◆ Brief ◆
The expected output is a copy of every line in the records with the string "Copyright".

◆ Provided records ◆
=====

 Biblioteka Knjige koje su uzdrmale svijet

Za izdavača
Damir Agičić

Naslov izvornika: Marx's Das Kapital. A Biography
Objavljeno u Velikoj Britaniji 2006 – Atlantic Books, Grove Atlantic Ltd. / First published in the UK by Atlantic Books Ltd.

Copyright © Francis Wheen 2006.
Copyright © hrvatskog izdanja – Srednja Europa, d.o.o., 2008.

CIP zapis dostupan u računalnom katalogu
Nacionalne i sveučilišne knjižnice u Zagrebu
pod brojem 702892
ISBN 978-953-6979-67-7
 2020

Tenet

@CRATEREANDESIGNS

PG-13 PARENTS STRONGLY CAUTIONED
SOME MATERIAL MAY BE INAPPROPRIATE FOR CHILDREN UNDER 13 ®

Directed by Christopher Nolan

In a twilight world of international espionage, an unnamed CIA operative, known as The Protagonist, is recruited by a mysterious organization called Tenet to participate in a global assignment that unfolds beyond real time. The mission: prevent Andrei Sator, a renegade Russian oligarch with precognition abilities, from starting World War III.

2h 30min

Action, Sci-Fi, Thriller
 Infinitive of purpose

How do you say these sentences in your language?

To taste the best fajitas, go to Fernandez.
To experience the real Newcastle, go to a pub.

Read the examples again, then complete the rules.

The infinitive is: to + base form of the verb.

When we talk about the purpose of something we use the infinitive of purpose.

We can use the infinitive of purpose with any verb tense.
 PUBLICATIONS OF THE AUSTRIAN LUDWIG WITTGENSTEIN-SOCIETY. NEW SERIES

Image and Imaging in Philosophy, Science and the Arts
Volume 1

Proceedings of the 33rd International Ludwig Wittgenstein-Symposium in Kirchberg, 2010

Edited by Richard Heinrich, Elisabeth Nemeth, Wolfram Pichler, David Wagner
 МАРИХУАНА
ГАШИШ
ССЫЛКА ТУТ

=====

◆ Output for this exercise ◆
Copyright © Francis Wheen 2006.
Copyright © hrvatskog izdanja – Srednja Europa, d.o.o., 2008.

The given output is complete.